Um mal lebenspraktisch zu veranschaulichen, was das heißt: Ein Beschäftigter mit sagen wir einer Vierzigstundenwoche, der nach Mindestlohn bezahlt wird, bekäme 160 Euro im Monat mehr als ein Beschäftigter, der allein
nach Bundesmindestlohn bezahlt wird. Berlin hat schon immer Trends gesetzt, und das gilt auch, wenn es heißt, Vorreiterin für gute Arbeit und gute Ausbildung zu sein.
Frau Jasper-Winter! Nicht gute Löhne bedeuten Bürokratie, sondern zu niedrige Löhne führen zu Bürokratie, weil Menschen womöglich mit dem Geld nicht über die Runden kommen und dann aufstocken und Sozialleistungen beantragen müssen und das jede Menge Antragswust nach sich zieht.

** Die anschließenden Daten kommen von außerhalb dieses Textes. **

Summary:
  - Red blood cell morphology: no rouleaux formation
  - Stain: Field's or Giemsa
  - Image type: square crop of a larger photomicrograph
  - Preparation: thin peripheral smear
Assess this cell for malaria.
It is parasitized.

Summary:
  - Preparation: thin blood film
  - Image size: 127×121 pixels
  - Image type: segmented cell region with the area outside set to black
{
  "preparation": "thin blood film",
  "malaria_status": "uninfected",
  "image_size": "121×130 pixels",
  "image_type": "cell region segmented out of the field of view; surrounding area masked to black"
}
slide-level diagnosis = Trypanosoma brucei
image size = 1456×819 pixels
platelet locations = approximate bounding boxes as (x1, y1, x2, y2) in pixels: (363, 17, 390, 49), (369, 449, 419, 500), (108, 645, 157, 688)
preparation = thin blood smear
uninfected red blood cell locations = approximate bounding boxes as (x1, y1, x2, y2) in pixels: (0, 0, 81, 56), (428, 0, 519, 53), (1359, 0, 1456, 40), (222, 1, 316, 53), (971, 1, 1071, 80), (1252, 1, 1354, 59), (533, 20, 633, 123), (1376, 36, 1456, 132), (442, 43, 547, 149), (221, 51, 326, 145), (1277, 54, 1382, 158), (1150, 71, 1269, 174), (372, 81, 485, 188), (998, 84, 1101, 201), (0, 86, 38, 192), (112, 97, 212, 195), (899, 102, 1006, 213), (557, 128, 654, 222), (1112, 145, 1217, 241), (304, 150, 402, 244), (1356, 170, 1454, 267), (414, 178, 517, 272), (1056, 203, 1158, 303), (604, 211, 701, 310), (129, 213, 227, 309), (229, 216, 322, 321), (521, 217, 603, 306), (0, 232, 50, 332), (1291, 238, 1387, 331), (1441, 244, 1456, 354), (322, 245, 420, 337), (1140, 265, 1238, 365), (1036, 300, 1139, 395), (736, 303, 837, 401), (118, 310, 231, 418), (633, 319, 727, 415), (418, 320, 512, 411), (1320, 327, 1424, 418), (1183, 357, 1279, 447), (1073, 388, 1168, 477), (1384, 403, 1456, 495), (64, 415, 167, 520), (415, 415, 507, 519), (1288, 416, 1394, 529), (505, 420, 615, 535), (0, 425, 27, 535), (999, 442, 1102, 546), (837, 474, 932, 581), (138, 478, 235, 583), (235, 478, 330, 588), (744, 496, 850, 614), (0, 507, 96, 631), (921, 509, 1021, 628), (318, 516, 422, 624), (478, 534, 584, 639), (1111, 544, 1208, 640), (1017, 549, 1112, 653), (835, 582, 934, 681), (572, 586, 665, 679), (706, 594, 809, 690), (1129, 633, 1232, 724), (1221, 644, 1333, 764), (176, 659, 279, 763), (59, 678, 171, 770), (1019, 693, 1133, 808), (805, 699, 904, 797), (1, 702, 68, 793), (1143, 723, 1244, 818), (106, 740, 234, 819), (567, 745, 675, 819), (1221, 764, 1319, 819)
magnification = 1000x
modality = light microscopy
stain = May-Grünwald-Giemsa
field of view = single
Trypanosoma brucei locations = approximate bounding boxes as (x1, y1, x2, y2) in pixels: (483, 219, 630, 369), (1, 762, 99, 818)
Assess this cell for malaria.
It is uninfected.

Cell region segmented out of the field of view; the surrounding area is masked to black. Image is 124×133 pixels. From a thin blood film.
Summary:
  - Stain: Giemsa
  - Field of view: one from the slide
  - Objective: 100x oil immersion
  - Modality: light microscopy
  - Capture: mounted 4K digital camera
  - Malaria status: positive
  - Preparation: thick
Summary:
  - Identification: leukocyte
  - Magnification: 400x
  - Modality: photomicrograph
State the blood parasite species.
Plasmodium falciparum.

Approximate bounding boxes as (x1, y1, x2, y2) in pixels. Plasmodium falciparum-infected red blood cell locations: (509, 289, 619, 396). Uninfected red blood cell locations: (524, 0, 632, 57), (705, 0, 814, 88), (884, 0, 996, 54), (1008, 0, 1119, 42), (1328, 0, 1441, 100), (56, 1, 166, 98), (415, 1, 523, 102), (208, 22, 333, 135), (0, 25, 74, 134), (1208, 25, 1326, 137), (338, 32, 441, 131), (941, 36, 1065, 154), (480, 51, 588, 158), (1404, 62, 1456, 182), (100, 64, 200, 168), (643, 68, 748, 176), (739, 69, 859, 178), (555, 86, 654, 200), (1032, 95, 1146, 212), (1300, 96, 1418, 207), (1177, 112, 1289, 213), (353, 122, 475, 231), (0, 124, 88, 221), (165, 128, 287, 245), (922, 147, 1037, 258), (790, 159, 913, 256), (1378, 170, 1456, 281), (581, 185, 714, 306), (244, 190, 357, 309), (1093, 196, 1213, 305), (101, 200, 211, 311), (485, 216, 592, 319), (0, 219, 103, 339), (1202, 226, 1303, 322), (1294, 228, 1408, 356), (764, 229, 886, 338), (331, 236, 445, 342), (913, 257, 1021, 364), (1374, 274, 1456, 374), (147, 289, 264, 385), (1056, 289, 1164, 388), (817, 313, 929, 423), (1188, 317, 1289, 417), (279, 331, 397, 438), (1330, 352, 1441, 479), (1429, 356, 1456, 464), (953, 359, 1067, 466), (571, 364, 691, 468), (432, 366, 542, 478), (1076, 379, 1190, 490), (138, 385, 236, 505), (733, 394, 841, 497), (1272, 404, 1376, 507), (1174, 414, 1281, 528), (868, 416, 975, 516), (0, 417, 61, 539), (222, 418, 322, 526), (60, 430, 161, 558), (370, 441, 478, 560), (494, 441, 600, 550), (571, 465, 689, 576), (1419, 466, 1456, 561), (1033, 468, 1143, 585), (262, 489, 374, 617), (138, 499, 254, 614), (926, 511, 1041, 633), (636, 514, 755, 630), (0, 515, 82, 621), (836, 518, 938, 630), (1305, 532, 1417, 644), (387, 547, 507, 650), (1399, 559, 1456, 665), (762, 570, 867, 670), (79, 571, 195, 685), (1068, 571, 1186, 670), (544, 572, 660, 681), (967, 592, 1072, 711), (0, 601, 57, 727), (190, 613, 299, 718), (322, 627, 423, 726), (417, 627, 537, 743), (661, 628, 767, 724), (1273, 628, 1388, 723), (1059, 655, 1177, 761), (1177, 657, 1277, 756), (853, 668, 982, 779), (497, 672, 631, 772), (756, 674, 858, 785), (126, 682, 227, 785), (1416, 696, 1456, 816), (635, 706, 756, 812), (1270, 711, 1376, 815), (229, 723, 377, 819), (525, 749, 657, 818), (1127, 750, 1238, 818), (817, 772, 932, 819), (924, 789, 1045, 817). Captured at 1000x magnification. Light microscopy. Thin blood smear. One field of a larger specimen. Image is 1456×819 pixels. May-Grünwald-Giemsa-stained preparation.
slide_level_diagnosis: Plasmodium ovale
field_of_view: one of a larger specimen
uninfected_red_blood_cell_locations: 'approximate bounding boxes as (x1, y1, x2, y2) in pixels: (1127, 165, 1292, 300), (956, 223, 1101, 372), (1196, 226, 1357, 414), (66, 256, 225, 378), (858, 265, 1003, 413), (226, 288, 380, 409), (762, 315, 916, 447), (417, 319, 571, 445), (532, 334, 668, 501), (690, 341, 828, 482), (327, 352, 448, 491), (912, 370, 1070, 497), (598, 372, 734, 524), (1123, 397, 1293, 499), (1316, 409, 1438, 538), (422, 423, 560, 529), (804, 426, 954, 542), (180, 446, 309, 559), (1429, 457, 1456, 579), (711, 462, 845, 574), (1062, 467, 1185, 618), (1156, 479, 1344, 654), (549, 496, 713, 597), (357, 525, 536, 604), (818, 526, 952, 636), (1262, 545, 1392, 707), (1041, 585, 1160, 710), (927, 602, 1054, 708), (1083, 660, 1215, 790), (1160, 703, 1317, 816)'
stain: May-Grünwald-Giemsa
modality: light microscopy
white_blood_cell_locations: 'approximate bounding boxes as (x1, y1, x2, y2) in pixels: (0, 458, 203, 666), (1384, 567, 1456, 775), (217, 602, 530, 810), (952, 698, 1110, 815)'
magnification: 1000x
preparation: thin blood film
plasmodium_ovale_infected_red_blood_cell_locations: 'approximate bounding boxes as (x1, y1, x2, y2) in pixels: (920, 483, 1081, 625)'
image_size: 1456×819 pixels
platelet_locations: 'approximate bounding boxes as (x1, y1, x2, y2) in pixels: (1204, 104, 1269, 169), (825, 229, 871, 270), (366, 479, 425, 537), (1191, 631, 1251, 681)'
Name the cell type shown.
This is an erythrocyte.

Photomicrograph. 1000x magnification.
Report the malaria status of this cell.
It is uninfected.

Wir leben in Zeiten großer Unsicherheiten; umso wichtiger ist Sicherheit in der Arbeitswelt. Sicherheit in der Arbeitswelt beginnt beim Arbeits- und Gesundheitsschutz. Das Landesamt, das den Arbeitsschutz kontrolliert, wird in diesem Doppelhaushalt aufgestockt, und wir schaffen dort 65 neue Stellen. Das ist ein in Stellen geronnenes Bekenntnis für Arbeitsschutz.
Zu diesem Bekenntnis mache ich noch eine politische Ansage: Der Markt der Kurierdienste ist als neuer Markt gerade besonders umkämpft, und dieser Konkurrenzkampf wird nur zu schnell auf dem Rücken von Beschäftigten ausgetragen. Wenn nun ein wirtschaftlicher Player meint, den Arbeitsschutz ignorieren zu können, so muss er damit rechnen, dass die Vollzugsbeamtinnen des LAGetSi ihm auf die Schliche kommen, und das wird für ihn Konsequenzen haben, denn Arbeitsschutz ist eine Frage von Sicherheit, und es ist nicht hinnehmbar, wenn der Konkurrenzkampf auf dem Rücken von Beschäftigten und auf Risiko ihrer Gesundheit und ihres Lebens ausgetragen wird.